Records from a data collection:
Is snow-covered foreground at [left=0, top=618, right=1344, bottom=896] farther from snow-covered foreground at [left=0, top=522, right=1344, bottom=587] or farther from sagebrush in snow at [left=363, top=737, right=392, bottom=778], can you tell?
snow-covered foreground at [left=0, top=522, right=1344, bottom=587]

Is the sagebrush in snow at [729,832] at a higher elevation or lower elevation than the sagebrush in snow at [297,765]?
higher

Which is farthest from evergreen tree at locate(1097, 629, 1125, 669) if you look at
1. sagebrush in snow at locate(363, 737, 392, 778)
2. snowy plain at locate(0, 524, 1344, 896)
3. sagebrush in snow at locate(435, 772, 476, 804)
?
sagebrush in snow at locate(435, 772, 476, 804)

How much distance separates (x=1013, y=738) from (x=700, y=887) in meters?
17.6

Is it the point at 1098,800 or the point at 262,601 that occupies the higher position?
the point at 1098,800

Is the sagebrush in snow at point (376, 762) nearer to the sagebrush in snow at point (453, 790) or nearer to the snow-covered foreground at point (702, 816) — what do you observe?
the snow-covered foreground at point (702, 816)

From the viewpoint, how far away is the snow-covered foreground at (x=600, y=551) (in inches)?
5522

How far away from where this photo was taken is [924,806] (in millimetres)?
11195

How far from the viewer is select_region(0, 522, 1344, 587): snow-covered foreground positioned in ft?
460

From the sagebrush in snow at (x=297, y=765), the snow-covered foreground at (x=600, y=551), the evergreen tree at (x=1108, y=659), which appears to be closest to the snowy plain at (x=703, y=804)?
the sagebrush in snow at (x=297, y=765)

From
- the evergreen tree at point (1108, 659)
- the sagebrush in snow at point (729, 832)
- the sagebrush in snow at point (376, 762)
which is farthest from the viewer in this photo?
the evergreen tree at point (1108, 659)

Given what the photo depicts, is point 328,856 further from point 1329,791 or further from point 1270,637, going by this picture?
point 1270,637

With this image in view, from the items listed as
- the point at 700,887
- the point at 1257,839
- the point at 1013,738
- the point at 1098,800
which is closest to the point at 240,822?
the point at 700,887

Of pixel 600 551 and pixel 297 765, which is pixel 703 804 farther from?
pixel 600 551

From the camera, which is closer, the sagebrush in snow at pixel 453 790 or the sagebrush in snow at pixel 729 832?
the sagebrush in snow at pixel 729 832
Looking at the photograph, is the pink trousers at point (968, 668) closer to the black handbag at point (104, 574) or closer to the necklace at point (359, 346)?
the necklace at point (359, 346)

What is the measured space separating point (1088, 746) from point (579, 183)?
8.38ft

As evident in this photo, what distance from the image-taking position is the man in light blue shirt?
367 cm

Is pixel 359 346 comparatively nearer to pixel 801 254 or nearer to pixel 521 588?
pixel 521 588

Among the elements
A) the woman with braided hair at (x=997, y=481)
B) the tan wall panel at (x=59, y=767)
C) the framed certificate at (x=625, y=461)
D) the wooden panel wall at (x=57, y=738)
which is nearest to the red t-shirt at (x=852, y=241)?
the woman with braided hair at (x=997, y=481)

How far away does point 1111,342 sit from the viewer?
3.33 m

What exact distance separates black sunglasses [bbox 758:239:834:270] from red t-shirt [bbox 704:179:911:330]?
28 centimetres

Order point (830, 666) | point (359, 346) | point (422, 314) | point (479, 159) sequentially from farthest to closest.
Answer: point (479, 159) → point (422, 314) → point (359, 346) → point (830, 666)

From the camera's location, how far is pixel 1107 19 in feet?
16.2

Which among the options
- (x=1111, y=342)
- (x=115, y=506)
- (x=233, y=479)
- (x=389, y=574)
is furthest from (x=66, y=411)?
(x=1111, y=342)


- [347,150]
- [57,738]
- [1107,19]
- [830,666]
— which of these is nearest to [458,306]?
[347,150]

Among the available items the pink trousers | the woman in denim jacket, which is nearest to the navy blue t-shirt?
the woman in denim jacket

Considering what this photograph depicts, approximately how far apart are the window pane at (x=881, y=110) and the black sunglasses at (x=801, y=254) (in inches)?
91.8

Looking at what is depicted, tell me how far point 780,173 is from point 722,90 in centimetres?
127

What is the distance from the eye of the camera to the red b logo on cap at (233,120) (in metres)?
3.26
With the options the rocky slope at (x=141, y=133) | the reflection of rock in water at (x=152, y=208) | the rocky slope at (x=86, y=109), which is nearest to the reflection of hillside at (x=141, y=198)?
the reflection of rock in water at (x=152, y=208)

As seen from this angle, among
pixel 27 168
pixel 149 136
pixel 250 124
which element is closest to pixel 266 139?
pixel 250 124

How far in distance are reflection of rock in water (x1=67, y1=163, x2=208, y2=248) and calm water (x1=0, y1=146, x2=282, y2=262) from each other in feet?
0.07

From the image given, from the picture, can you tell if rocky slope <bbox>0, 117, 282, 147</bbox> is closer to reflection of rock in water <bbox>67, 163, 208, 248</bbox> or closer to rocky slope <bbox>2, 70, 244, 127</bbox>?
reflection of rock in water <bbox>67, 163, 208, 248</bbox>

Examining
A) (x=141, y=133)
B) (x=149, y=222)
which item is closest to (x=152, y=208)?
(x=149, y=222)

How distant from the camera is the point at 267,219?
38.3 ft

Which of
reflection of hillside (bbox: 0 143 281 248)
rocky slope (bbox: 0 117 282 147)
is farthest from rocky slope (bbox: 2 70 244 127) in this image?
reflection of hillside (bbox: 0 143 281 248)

* _Exercise_: Locate the line that contains "Which among the options", then please quote it and every line after it to the end of the entries above, exactly and with nothing else.

* _The result_:
Which among the options
- (x=1111, y=342)
- (x=115, y=506)
- (x=233, y=479)
- (x=389, y=574)
is furthest from (x=66, y=411)?
(x=1111, y=342)


- [347,150]
- [57,738]
- [1107,19]
- [830,666]
— which of these is nearest to [458,306]?
[347,150]

Among the available items the pink trousers | the woman in denim jacket, which is nearest to the navy blue t-shirt?
the woman in denim jacket

Considering what this photograph depicts, approximately how far apart are the window pane at (x=881, y=110) and the black sunglasses at (x=801, y=254) (in inches)?
91.8

Looking at what is depicted, tell me how far point 780,173 is from point 722,90 in centimetres?
127

What is the distance from the eye of the camera to the red b logo on cap at (233,120) (in metres)?
3.26
With the options the rocky slope at (x=141, y=133) | the reflection of rock in water at (x=152, y=208) | the rocky slope at (x=86, y=109), which is nearest to the reflection of hillside at (x=141, y=198)?
the reflection of rock in water at (x=152, y=208)

As seen from this angle, among
pixel 27 168
pixel 149 136
pixel 250 124
which element is closest to pixel 266 139?
pixel 250 124

How far in distance are reflection of rock in water (x1=67, y1=163, x2=208, y2=248) and calm water (x1=0, y1=146, x2=282, y2=262) from each other in feet?
0.07

From the image given, from the picture, can you tell if rocky slope <bbox>0, 117, 282, 147</bbox> is closer to reflection of rock in water <bbox>67, 163, 208, 248</bbox> or closer to rocky slope <bbox>2, 70, 244, 127</bbox>?
reflection of rock in water <bbox>67, 163, 208, 248</bbox>

Examining
A) (x=141, y=133)
B) (x=149, y=222)
which item is closest to (x=152, y=208)?
(x=149, y=222)

How distant from the camera is the point at 267,219?
38.3 ft

Which of
reflection of hillside (bbox: 0 143 281 248)
rocky slope (bbox: 0 117 282 147)
is farthest from rocky slope (bbox: 2 70 244 127) in this image?
reflection of hillside (bbox: 0 143 281 248)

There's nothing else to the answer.